Return all of the lines below exactly as they are.

□ □ □ □

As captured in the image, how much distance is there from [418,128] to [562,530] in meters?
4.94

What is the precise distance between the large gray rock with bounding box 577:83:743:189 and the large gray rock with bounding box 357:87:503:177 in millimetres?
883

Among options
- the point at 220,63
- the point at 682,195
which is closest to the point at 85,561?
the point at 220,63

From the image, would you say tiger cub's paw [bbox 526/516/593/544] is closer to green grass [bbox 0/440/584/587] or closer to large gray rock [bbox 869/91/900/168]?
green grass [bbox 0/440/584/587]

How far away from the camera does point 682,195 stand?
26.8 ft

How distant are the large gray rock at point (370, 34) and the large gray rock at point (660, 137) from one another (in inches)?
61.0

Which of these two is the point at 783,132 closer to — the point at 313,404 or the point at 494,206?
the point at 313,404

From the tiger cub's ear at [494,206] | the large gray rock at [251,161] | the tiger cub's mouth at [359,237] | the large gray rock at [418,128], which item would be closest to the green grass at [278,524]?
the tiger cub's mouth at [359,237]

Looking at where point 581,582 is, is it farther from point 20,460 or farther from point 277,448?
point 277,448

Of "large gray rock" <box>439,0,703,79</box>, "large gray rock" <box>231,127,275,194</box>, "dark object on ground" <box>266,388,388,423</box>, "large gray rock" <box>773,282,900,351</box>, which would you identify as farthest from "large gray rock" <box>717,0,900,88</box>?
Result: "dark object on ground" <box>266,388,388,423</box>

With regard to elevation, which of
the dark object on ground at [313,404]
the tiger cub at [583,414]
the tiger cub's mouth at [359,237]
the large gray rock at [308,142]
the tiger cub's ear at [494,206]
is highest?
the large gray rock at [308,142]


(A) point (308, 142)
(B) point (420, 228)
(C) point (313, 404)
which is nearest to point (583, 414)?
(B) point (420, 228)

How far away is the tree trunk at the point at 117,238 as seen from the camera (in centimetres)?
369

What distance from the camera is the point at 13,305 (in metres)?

□ □ □ □

- _Response below_
As captured in the image, how much distance is there from [418,128] to [562,530] in meters?
4.94

What is the precise distance between the large gray rock with bounding box 577:83:743:189 and the large gray rock with bounding box 357:87:503:177 in millimetres?
883

Among options
- the point at 220,63
- the point at 682,195
which is closest to the point at 85,561?
the point at 220,63

From the image, would you say tiger cub's paw [bbox 526/516/593/544] is closer to green grass [bbox 0/440/584/587] or closer to large gray rock [bbox 869/91/900/168]?
green grass [bbox 0/440/584/587]

How far away from the camera does point 682,195 stand?
26.8 ft

How distant are the large gray rock at point (370, 34) and the large gray rock at point (660, 137) from one another (in inches)?
61.0

Which of these two is the point at 783,132 closer to — the point at 313,404 or the point at 494,206?
the point at 313,404

From the tiger cub's ear at [494,206] | the large gray rock at [251,161] | the tiger cub's mouth at [359,237] | the large gray rock at [418,128], which item would be closest to the green grass at [278,524]?
the tiger cub's mouth at [359,237]

Looking at where point 581,582 is, is it farther from point 20,460 or farther from point 277,448?
point 277,448

Of "large gray rock" <box>439,0,703,79</box>, "large gray rock" <box>231,127,275,194</box>, "dark object on ground" <box>266,388,388,423</box>, "large gray rock" <box>773,282,900,351</box>, which would you identify as farthest from "large gray rock" <box>717,0,900,88</box>?
Result: "dark object on ground" <box>266,388,388,423</box>

With regard to elevation, which of
the dark object on ground at [313,404]
the tiger cub at [583,414]
the tiger cub's mouth at [359,237]
the large gray rock at [308,142]
the tiger cub's ear at [494,206]
is highest?
the large gray rock at [308,142]


(A) point (308, 142)
(B) point (420, 228)
(C) point (313, 404)
which is nearest to point (583, 414)?
(B) point (420, 228)

How far away is the tree trunk at the point at 117,238 as seen from the camera (in centimetres)?
369

What distance from the camera is the point at 13,305 (in metres)?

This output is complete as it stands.